Mallard looks out to the lake and spots familiar characters bobbing nearby in the waters. He quickly follows after her. ‘Actually, I’ll join you, May, those French lads over there were on the flight with us. Never stopped jabbering on for a second, do you remember them?’
‘Oh, you know me, love, I was in my own world. I was just watching the view for the entire journey.’
‘Well that’s what I wanted to do too but it was just
bonjour
this,
oui, oui
that, all the way over. And I wouldn’t trust them: males such as those just come over here to ruffle a few feathers, if you know what I mean.’
‘Oh, Mallard,’ May laughs. ‘You exaggerate too much. They look like they’re a friendly bunch to me.’
‘Of course they do, that’s what they want you to think. For Christ’s sake, don’t look now, May, they’re looking right over at us!

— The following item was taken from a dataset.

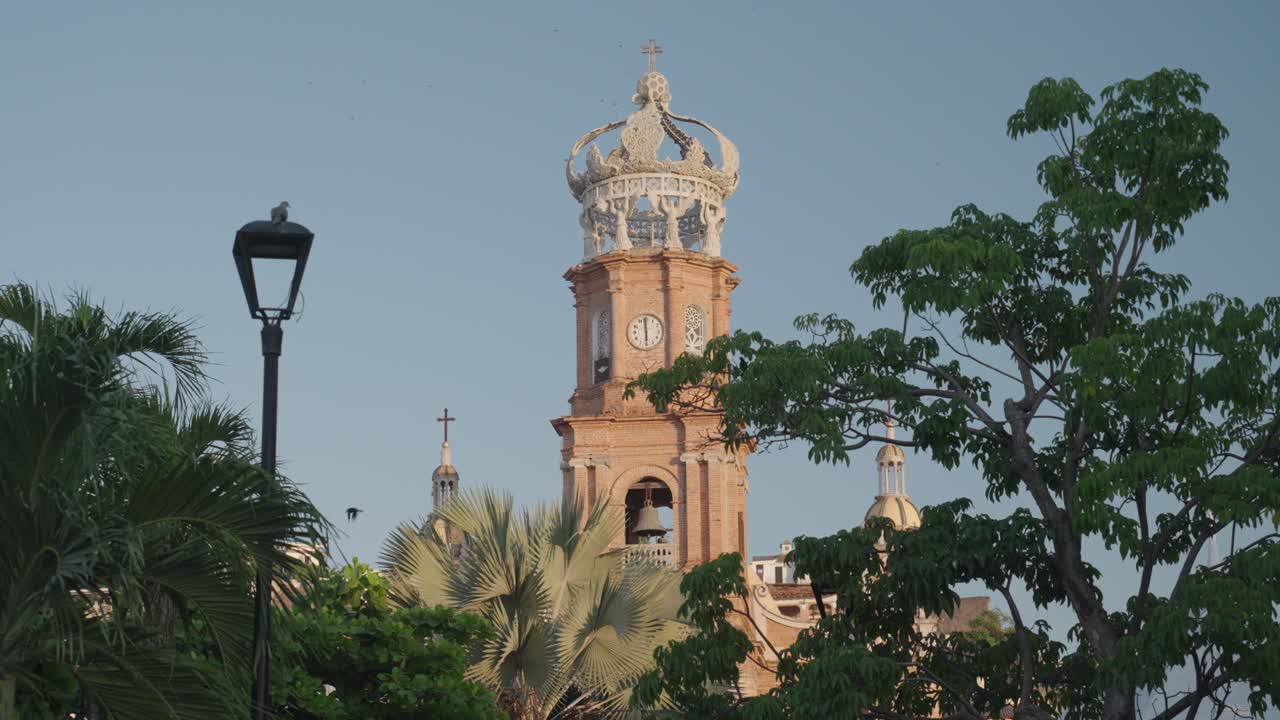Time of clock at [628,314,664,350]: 5:59
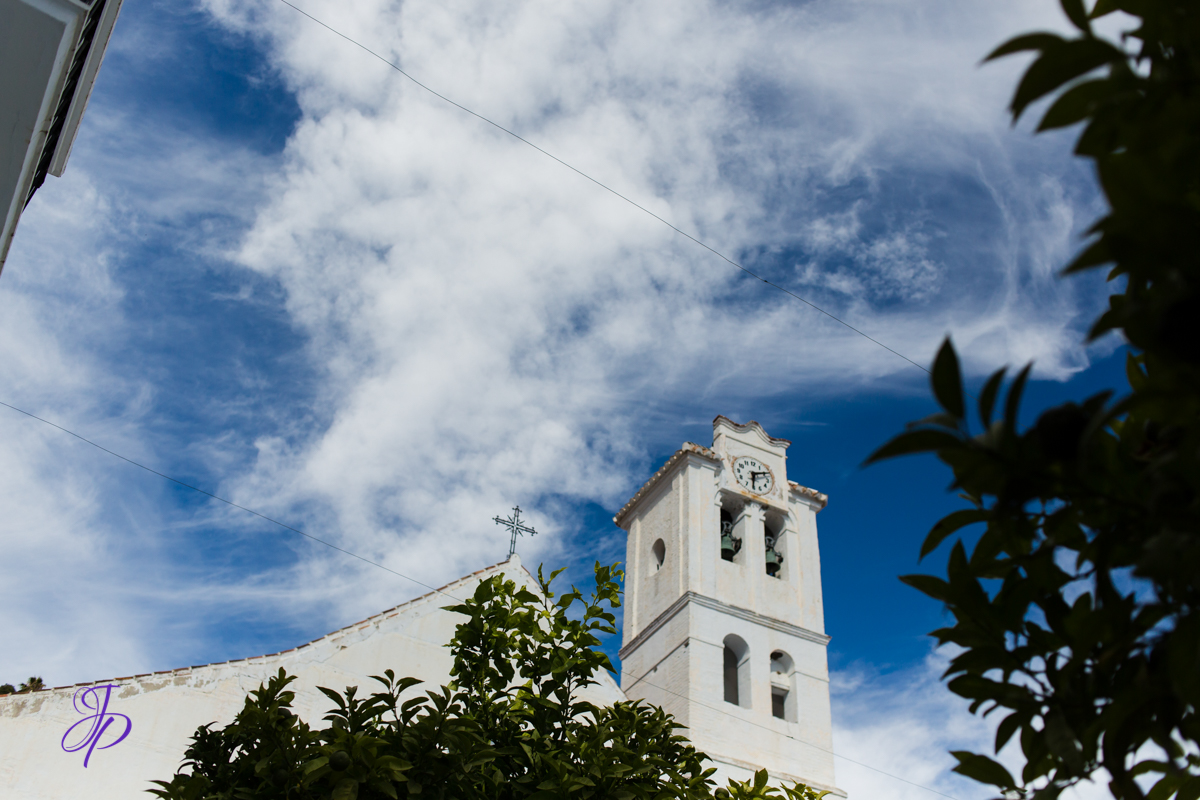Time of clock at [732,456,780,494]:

Ah, hello there!’ He calls across to them and adds under his breath, ‘They’re coming over.’
’ Bonjour.’
‘Eh, yeah,
bonjour
to you, too. Enjoy your flight?’
‘Oui, oui,
it was
très
pleasant. Scenery was spectacular all of the way. Let us introduce ourselves,
je
m’appelle
Pierre and this is
monfrère—
my brother—Jean-Paul.’
‘Nice to meet you,’ May says politely.
‘This is my wife May, and I’m Mallard.’
‘Ah! Mallard!’ He laughs.
‘Yes, my parents were imaginative,’ he says, feeling himself heat up.
‘What a charming name.’ Pierre smiles.
‘Enchanté.’
Jean-Paul doesn’t say anything. Mallard eyes him suspiciously.
The four of them bob up and down rhythmically in the water. The motion is soothing and the gentle breeze of the morning sun tickles and brightens their faces, like a paintbrush on canvas.
May disappears as she dives head down into the waters, and not being the best conversationalist in the world, particularly with strangers, Mallard looks around awkwardly.
‘So, Mallard, are you from around here?’
‘No, no, we live more inland, Carrick-on-Shannon to be precise, but thought we’d give this Lake Corrib a crack, seein’ as it was such a lovely day and all and we’ve heard so much about it. We always travel with a large group, from in and around the same area, but we just thought we’d go out on our own for a little while. We’ll head home shortly.’
May, who’s still head down, kicks the surface of the water and manages to splash the three of them.
‘Eh, sorry about that. May’s a keen diver.’ He watches the soles of her feet splish, splash. ‘We’ve got a place in South Africa where we spend the winter, but it’s always nice to get back home, isn’t it?’
‘Bien sur. J’adore Irlande.
We come every year.’
‘Is that so? Seems these days it’s the other way around, with the country doing so well and all, the skies are filled with plane loads of people flying out to their holiday homes. Can’t get away from the Irish at all, I find,’ Mallard says seriously.
To his confusion, they both laugh and Mallard can’t relax until May pops back up from the water.
‘Where do you stay when you’re here, Pierre?’ she asks, shaking off the water from her face, sending droplets flying into Mallard’s eyes.
‘Every year we have spent months in Dublin city.
J’adore
Dublin. We spent most of our days in St Stephen’s Green in Dublin. The weather was splendid, such a lovely park with lake and waterfall. We have been every year, but for last year.’